In order to justify the effort of selecting individual stocks, it's worth striving to beat the returns from a market index fund. But even the best stock picker will only win with some selections. So we wouldn't blame long term Hersha Hospitality Trust (NYSE:HT) shareholders for doubting their decision to hold, with the stock down 51% over a half decade. The silver lining is that the stock is up 2.0% in about a week.
Because Hersha Hospitality Trust is loss-making, we think the market is probably more focussed on revenue and revenue growth, at least for now. Shareholders of unprofitable companies usually expect strong revenue growth. Some companies are willing to postpone profitability to grow revenue faster, but in that case one does expect good top-line growth.
In the last half decade, Hersha Hospitality Trust saw its revenue increase by 3.9% per year. That's far from impressive given all the money it is losing. This lacklustre growth has no doubt fueled the loss of 13% per year, in that time. We'd want to see proof that future revenue growth is likely to be significantly stronger before getting too interested in Hersha Hospitality Trust. When a stock falls hard like this, some investors like to add the company to a watchlist (in case the business recovers, longer term).
You can see how earnings and revenue have changed over time in the image below (click on the chart to see the exact values).

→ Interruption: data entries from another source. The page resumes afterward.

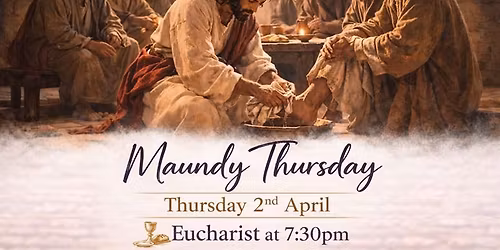 Maundy Thursday Eucharist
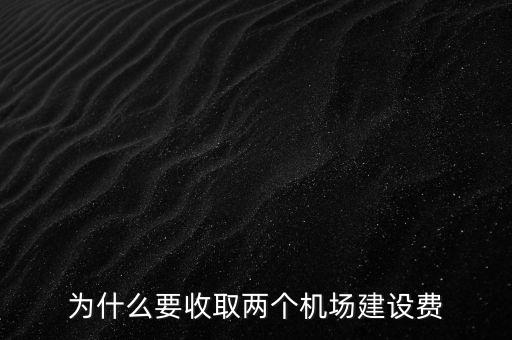 為什么要收取兩個機(jī)場建設(shè)費(fèi)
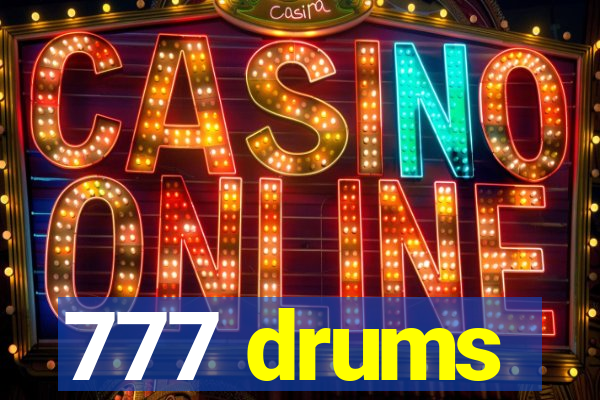 777 drums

It's good to see that there was some significant insider buying in the last three months. That's a positive. On the other hand, we think the revenue and earnings trends are much more meaningful measures of the business. You can see what analysts are predicting for Hersha Hospitality Trust in this interactive graph of future profit estimates.
What About Dividends?
It is important to consider the total shareholder return, as well as the share price return, for any given stock. The TSR incorporates the value of any spin-offs or discounted capital raisings, along with any dividends, based on the assumption that the dividends are reinvested. So for companies that pay a generous dividend, the TSR is often a lot higher than the share price return. As it happens, Hersha Hospitality Trust's TSR for the last 5 years was -34%, which exceeds the share price return mentioned earlier. And there's no prize for guessing that the dividend payments largely explain the divergence!
A Different Perspective
While the broader market gained around 16% in the last year, Hersha Hospitality Trust shareholders lost 14% (even including dividends) . However, keep in mind that even the best stocks will sometimes underperform the market over a twelve month period. Regrettably, last year's performance caps off a bad run, with the shareholders facing a total loss of 7.8% per year over five years. We realise that Buffett has said investors should 'buy when there is blood on the streets', but we caution that investors should first be sure they are buying a high quality businesses. Investors who like to make money usually check up on insider purchases, such as the price paid, and total amount bought. You can find out about the insider purchases of Hersha Hospitality Trust by clicking this link.
There are plenty of other companies that have insiders buying up shares. You probably do not want to miss this free list of growing companies that insiders are buying.
Please note, the market returns quoted in this article reflect the market weighted average returns of stocks that currently trade on US exchanges.